Joseph Koykkar is coordinator of the Interarts and Technology faculty and Music Director for the Dance Program at the UW-Madison. He holds degrees from UW-Milwaukee, Indiana University, and the University of Miami (DMA 1983). His principal composition teachers have been John Eaton, Dennis Kam, and John Downey. His compositions have been performed extensively throughout the United States and in Europe and South America by such ensembles as the New York New Music Ensemble, North/South Consonance (New York), California EAR Unit (Los Angeles), Synchronia (St. Louis), Relache (Philadelphia), Present Music (Milwaukee), Compagnia Brasileira De Music (Sao Paulo, Brazil), and the Milwaukee Symphony Orchestra. He has composed in a variety of media including chamber music, orchestral scores, music for dance, film/video scores, and electronic music. He was composer-in-residence for the NOW Festival '96 at Capital University in Columbus, Ohio.

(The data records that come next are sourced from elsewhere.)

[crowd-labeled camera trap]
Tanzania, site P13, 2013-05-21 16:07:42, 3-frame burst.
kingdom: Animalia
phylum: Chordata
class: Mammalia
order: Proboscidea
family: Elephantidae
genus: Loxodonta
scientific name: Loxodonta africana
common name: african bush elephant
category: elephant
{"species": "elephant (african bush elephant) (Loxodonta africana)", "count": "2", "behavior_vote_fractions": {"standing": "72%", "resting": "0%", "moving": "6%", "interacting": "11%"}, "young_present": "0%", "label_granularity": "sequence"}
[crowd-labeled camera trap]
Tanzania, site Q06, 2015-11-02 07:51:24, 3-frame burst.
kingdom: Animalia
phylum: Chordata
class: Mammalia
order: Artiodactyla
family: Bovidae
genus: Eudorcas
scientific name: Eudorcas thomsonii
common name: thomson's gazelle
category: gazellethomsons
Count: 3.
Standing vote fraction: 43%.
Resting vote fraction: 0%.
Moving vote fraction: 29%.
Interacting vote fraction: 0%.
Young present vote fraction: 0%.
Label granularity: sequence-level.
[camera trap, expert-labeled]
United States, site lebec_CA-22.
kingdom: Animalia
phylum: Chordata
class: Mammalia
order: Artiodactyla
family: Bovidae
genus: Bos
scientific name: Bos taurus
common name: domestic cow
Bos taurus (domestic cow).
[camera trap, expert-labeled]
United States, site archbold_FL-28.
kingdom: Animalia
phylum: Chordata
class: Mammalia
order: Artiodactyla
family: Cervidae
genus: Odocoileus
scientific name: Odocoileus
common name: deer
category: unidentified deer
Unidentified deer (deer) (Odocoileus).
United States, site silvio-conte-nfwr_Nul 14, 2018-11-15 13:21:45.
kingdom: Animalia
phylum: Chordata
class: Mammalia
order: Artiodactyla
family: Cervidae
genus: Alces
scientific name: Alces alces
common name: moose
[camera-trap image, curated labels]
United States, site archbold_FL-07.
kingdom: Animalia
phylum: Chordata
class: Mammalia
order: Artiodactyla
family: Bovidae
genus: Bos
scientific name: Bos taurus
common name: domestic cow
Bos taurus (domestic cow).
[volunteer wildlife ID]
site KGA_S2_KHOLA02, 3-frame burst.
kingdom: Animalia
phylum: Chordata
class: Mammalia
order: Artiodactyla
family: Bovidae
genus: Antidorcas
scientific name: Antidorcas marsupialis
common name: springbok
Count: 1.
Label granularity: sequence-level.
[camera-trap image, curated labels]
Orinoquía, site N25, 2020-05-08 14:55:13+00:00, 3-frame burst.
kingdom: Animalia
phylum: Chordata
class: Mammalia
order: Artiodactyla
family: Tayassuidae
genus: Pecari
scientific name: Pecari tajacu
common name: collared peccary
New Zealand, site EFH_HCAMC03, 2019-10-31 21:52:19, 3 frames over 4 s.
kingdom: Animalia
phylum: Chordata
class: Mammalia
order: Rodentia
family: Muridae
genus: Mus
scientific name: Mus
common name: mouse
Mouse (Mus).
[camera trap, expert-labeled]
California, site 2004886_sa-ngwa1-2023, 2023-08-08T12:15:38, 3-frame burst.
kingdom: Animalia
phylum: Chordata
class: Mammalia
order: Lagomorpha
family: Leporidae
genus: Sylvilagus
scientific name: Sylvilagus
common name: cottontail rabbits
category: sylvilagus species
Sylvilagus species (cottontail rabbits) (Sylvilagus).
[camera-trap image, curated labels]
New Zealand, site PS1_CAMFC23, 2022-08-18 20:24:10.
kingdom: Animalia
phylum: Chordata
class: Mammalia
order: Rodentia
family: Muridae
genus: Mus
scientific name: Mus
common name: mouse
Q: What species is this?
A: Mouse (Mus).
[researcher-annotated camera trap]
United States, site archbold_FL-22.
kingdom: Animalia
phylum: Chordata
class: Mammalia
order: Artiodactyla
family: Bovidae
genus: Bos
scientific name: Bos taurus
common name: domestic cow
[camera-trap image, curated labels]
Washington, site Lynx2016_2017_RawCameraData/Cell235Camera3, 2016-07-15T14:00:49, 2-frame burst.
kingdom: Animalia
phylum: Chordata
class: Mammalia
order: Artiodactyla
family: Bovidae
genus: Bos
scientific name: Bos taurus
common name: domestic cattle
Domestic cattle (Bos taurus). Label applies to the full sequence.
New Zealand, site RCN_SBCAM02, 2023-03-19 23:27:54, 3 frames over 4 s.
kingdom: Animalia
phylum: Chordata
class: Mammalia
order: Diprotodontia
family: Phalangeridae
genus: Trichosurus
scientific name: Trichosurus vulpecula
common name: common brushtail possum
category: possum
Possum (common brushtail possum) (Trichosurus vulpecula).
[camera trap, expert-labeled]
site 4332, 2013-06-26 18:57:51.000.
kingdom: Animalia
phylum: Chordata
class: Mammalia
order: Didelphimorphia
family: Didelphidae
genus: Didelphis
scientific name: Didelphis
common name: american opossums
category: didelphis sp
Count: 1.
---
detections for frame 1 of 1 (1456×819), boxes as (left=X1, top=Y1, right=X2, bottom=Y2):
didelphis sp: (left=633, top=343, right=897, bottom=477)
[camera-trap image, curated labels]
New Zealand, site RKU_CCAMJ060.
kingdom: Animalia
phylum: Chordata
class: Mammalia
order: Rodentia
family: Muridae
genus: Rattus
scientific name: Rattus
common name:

His compositions are published by MMB Music, Inc., Belwin-Mills, and See Saw Music. In September 1992 Northeastern Records released a compact disc, Expressed In Units, featuring six of his chamber music compositions. In March 1994 MMC Recordings released a recording of his orchestral composition, Composite, performed by the Slovak Radio Symphony of Bratislava, Slovakia, under the direction of Robert Black. Triple Play for piano, computer, and MIDI Disklavier is recorded on the SEAMUS CD Volume 3. St. Louis's new music ensemble, Synchronia, has released his composition Double Take on their first CD in December 1995.

He has been the recipient of twelve consecutive annual awards from ASCAP, and has received an Individual Artists Award in Music Composition for the Wisconsin Arts Board. Among his other awards are grants from Meet the Composer, the American Music Center, the Wisconsin Arts Board, and the NEA. He has been a fellow at the International Summer Workshop for New Music in Darmstadt, the Atlantic Center for the Arts, the Conductors Institute American Composer/Conductor Program and the Montanea Festival in Bern, Switzerland. He has been a past president of the Wisconsin Alliance of Composers.

Double Dance is a rhythmic work that features a through-composed structure and an economical handling of musical materials. Tonight's concert will feature the first movement only; a second movement of a contrasting nature is currently in progress.